◆ Texte proposé:
━━━━━━━━━━━━━━━━━━━━

Intérêt psychologique avant tout : Paul Forvolino travaille d'arrache-pied dans son laboratoire de biotechnologie, et il ne parvient qu'à être universellement méprisé, tourné en dérision, ou pris pour un être insignifiant. Il reste confiné dans la catégorie la plus basse des chercheurs (ceux qu'on peut virer du jour au lendemain); sa vie de famille est ratée : sa femme, Rebecca, tout en ne parlant pas de rupture, lui reproche de ne porter aucune attention à sa fille, Zoé, mignonne, et qui a besoin d'un vrai Papa qui s'occupe d'elle. Et puis Rebecca va tout de même chercher un peu de distraction ailleurs...

Le récit recourt à l'archétype de la transformation miraculeuse, de la mutation : Paul est accidentellement contaminé par un lichen, qui prend possession de son corps, le rend hideux, accro à l'humidité et à l'obscurité (n'est pas champignon qui veut sans en subir les inconvénients). Un monstre, quoi. Mais, dès qu'il est contaminé, Paul est en quelque sorte dopé par son lichen-parasite, et, très rapidement, tout marche beaucoup mieux dans sa vie, tant du côté professionnel que du côté de sa fille. Faut-il y voir un message détourné en faveur de l'acceptation de l'Autre pour s'améliorer ?

Là où le récit déroute, c'est qu'on dépasse le niveau du mutant-moisissure pour passer au récit de super-héros. Déjà, l'accident scientifique qui a provoqué la mutation de Paul est un classique du monde des comics (Spiderman, Hulk, etc.); mais, en plus, Paul se découvre doué de pouvoirs intéressants qui se révèlent dans des circonstances dramatiques, jusqu'à un point culminant dont l'invraisemblance sautera aux yeux du lecteur.

━━━━━━━━━━━━━━━━━━━━

◆ Consignes:
1) Recopiez le passage du texte proposé qui va de « Intérêt psychologique avant » jusqu'à « de distraction ailleurs... ».
2) Répondez à ces questions d'après le texte proposé :
(a) Comment s'appelle la fille de Paul ?
(b) Par quoi Paul est-il accidentellement contaminé ?
(c) Quels personnages de comics le texte cite-t-il entre parenthèses ?
Vous n'aurez pas besoin des items.

(Relevés de questions sur des scènes)
━━━━━━━━━━━━━━━━━━━━

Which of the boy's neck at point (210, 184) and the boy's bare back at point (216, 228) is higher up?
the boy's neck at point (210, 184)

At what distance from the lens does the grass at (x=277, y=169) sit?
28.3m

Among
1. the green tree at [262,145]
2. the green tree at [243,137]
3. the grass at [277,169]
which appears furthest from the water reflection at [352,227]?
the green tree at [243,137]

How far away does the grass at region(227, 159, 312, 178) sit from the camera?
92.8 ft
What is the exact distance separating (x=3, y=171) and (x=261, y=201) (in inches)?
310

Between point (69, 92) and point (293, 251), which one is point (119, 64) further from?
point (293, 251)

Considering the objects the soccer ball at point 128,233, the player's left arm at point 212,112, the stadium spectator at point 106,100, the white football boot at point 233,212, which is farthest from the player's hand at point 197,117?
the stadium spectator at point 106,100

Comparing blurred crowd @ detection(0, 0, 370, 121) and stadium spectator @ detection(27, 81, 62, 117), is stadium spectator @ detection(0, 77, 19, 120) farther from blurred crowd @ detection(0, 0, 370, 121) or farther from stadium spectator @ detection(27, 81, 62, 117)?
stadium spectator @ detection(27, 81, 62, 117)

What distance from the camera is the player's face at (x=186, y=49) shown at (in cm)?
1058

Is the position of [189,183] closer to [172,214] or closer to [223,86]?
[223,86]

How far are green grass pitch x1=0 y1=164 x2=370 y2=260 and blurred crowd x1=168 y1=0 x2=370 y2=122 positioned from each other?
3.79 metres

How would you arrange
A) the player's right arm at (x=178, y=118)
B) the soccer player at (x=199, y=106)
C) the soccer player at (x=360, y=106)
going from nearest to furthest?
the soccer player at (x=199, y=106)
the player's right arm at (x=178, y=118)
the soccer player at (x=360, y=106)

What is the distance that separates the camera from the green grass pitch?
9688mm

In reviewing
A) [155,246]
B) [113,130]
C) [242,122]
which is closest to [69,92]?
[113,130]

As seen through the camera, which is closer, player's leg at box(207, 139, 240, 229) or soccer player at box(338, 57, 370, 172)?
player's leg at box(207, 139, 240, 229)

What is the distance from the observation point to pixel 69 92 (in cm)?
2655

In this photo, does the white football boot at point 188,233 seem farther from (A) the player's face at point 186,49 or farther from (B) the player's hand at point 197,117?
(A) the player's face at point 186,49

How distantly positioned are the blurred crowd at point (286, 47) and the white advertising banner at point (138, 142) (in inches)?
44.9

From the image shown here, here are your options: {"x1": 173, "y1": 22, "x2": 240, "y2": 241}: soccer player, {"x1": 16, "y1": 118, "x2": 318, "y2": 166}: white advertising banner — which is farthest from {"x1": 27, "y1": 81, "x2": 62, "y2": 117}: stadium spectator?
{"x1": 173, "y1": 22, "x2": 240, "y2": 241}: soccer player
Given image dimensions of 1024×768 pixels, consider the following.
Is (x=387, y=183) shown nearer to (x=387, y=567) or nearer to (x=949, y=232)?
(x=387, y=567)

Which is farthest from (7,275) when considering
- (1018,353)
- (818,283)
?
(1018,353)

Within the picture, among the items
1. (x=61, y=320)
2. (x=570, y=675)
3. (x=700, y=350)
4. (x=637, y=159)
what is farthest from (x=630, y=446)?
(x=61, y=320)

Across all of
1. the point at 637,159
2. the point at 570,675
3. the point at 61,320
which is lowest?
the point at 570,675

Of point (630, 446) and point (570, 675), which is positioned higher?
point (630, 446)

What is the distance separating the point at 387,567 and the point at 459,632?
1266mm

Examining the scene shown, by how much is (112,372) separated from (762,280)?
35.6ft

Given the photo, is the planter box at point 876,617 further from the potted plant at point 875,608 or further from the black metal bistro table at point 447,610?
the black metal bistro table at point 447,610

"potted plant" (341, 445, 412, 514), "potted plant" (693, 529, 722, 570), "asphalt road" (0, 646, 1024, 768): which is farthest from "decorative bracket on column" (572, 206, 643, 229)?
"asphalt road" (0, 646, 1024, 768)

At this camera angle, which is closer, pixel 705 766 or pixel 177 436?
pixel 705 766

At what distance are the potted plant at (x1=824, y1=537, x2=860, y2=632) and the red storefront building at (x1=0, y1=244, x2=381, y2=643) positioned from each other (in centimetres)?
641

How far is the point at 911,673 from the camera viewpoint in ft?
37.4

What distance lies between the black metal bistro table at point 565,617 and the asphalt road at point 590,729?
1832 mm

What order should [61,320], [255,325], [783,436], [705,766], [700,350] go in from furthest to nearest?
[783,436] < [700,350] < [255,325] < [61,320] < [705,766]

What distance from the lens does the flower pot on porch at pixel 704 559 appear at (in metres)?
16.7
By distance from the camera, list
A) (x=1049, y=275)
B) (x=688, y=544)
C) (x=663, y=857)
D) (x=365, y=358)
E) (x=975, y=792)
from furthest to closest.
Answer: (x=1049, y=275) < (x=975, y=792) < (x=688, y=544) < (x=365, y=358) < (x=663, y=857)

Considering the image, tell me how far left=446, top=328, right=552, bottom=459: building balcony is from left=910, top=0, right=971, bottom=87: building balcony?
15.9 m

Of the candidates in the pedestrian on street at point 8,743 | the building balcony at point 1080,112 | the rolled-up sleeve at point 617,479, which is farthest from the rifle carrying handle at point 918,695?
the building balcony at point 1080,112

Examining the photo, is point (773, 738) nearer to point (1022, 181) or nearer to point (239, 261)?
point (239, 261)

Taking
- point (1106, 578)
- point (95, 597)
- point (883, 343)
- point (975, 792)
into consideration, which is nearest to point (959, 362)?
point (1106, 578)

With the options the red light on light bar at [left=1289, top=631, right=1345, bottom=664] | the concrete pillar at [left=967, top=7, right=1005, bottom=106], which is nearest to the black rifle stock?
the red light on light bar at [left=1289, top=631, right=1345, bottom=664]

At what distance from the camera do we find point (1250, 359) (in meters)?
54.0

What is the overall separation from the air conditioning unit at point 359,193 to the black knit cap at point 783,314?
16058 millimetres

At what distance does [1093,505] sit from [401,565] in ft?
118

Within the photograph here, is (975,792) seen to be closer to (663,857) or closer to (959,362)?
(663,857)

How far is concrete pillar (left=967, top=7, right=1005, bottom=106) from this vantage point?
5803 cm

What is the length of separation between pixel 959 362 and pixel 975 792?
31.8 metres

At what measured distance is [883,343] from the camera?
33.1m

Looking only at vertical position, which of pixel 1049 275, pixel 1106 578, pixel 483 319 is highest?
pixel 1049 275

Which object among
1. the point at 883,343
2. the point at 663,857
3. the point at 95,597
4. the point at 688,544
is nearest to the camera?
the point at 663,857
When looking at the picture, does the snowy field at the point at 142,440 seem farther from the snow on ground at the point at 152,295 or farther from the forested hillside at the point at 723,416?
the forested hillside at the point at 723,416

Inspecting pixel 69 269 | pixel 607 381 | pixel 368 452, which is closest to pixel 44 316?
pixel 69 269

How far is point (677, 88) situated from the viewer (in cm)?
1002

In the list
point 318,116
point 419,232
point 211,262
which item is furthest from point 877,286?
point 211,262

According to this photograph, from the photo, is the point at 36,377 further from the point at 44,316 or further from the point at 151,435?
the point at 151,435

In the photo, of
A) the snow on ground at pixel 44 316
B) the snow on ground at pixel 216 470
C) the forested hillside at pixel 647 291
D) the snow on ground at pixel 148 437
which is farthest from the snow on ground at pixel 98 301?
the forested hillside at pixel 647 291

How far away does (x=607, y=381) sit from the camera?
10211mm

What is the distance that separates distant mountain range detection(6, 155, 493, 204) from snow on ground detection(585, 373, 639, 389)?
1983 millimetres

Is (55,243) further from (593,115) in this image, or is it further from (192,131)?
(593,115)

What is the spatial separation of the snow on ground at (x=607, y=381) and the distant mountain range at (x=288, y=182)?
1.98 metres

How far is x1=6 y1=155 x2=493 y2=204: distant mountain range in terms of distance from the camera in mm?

━━━━━━━━━━━━━━━━━━━━

◆ Corrigé:
1)
Intérêt psychologique avant tout : Paul Forvolino travaille d'arrache-pied dans son laboratoire de biotechnologie, et il ne parvient qu'à être universellement méprisé, tourné en dérision, ou pris pour un être insignifiant. Il reste confiné dans la catégorie la plus basse des chercheurs (ceux qu'on peut virer du jour au lendemain); sa vie de famille est ratée : sa femme, Rebecca, tout en ne parlant pas de rupture, lui reproche de ne porter aucune attention à sa fille, Zoé, mignonne, et qui a besoin d'un vrai Papa qui s'occupe d'elle. Et puis Rebecca va tout de même chercher un peu de distraction ailleurs...

2)
(a) Zoé.
(b) Par un lichen.
(c) Spiderman et Hulk.